Thanks @gregorbg for your review. I agree with all your points except previous_stakeholder_id which I didn't completely understand, or rather I couldn't find any good use-case where that can be helpful. I might have understood it wrongly, but I feel not having it can make the design simple and straight forward. What do you think?

So finally there are mainly 4 tables for tables:

  1. tickets
  2. ticket_comments
  3. ticket_logs
  4. ticket_stakeholders
    Apart from above 4 there will be one table for each ticket type like tickets_edit_person_name, tickets_anonymize_profile, etc.

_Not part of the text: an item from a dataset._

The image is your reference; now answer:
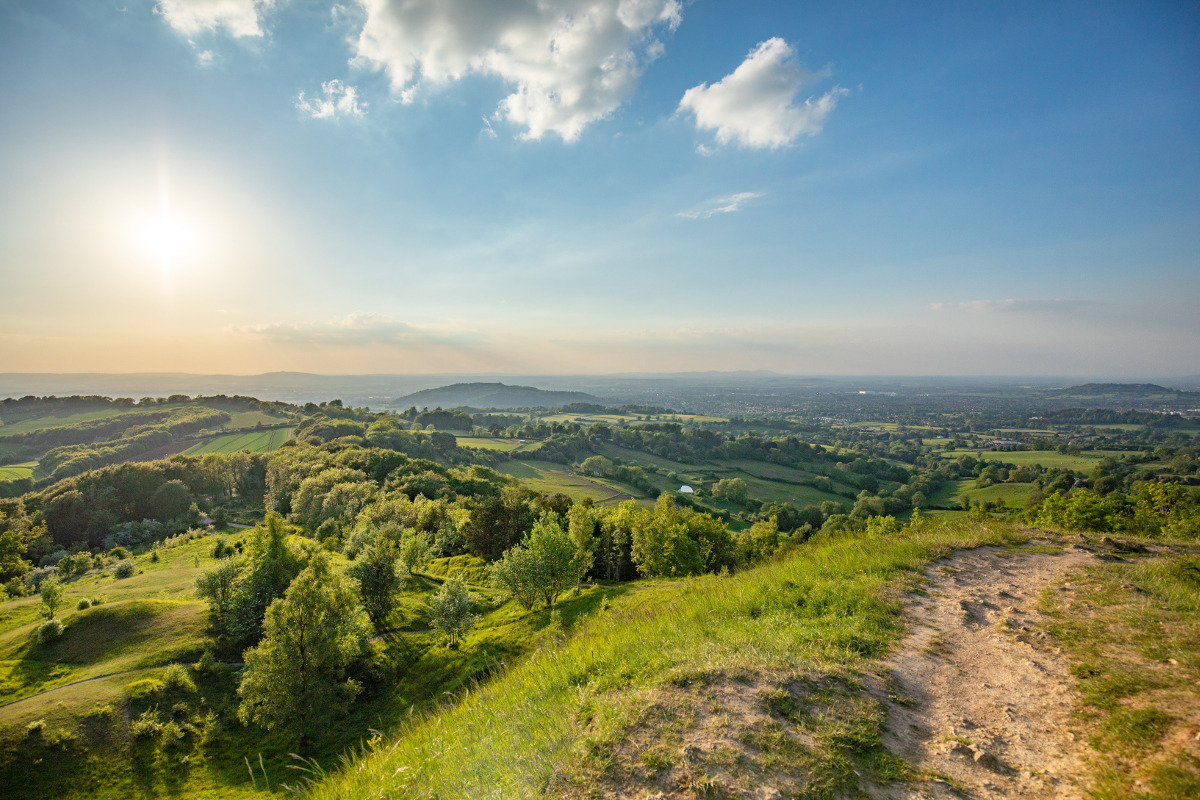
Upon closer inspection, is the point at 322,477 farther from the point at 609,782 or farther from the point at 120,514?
the point at 609,782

The 4 main tables' structure will be as follows (since there is no major change from the previous schema diagram (other than adding new table ticket_logs and few new columns), I'm writing it down now):

  1. tickets
    • id (int)
    • name (string)
    • type (enum)
    • created_by (ticket_stakeholder)
  2. ticket_comments
    • id (int)
    • ticket_id (tickets)
    • comment (string)
    • comment_by_stakeholder_id (ticket_stakeholder) - the stakeholder can either be the user directly or can be a user_group like WRT, WST, etc.
    • comment_by_user_id (users) - the comment can be sent only by logged in user, so this field will store the user ID
  3. ticket_logs
    • id (int)
    • ticket_id (tickets)
    • log (string)
  4. ticket_stakeholders
    • id (int)
    • ticket_id (tickets)
    • stakeholder_id (int) - user ID or user_group ID
    • stakeholder_type (enum) - user or user_group
    • connection (enum) - initially only 'assigned' and 'cc', later maybe we can add new types of connections if needed
    • is_active (bool) - whether the stakeholder is still relevant to the ticket

Do you agree with this design? If so, can we consider this as final design? If yes, I can share my action plan next.

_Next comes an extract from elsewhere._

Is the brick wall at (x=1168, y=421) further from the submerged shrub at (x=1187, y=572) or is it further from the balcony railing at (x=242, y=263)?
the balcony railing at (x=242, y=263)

Screenshot 2024-10-25 at 6 44 30 PM

Added the architecture diagram for easy review.

Thank you! Please turn around the arrow between tickets and anonymizations. In other words, the "general" ticket should be the one that points to its metadata, just the same way that groups currently point to their metadata. Otherwise LGTM :)

Thanks @gregorbg, I'm attaching the updated diagram. My plan is to start with tickets for edit_person, so have added table for that:

Screenshot 2024-10-25 at 10 57 37 PM

I'm planning to do this in different phases and in the first phase, I'm targeting to build an MVP which won't harm WRT in any way (like I won't give any extra work for WRT with this change)

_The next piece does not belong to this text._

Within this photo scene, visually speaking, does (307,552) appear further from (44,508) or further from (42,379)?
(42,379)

Also, in the first phase, I'll be skipping ticket_comments, I'll be doing it in phase 2.

The structure of tickets page will be something like:

Screenshot 2024-10-25 at 11 04 54 PM

Except ticket playground, everything should be straightforward. By ticket playground I mean the area where the stakeholders can do some action. There can be cases where the playground can be empty as well. For example, in case of 'edit person tickets', for WRT members, the playground will have the form to make the change and the changes requested, while if the requester opens the ticket page, they won't have any playground so that area will be empty.

User journey:

  1. User requests for editing their profile details using contact form
  2. In the backend, along with sending the usual email, a ticket will also be created.
  3. In the mail that is sent, we will have a line like "you can edit the details using this link" and the link will be of the ticket page.
  4. In the ticket page, the playground for WRT will be having two components: first component to show what are the changes requested, and second component to show the form where they can make the change there itself.
  5. Once the WRT makes the change, the ticket will get closed.

(Passively, whenever some action is made in tickets, a log entry will also be created)

There are many more features that is related to tickets which are not covered in phase 1, some of them are:

  1. When a ticket is created, "ticket created" email will be sent, similarly "ticket closed" email will be sent when query is resolved.
  2. A listing page will be there where WRT can see open tickets. Similarly users will also have a page where they can see their tickets.
  3. Currently the ticket page has the contact form, but it will be replaced with proper one-button click actions making it more comfortable for WRT.
  4. There will be option to add new stakeholders and maybe even remove stakeholders.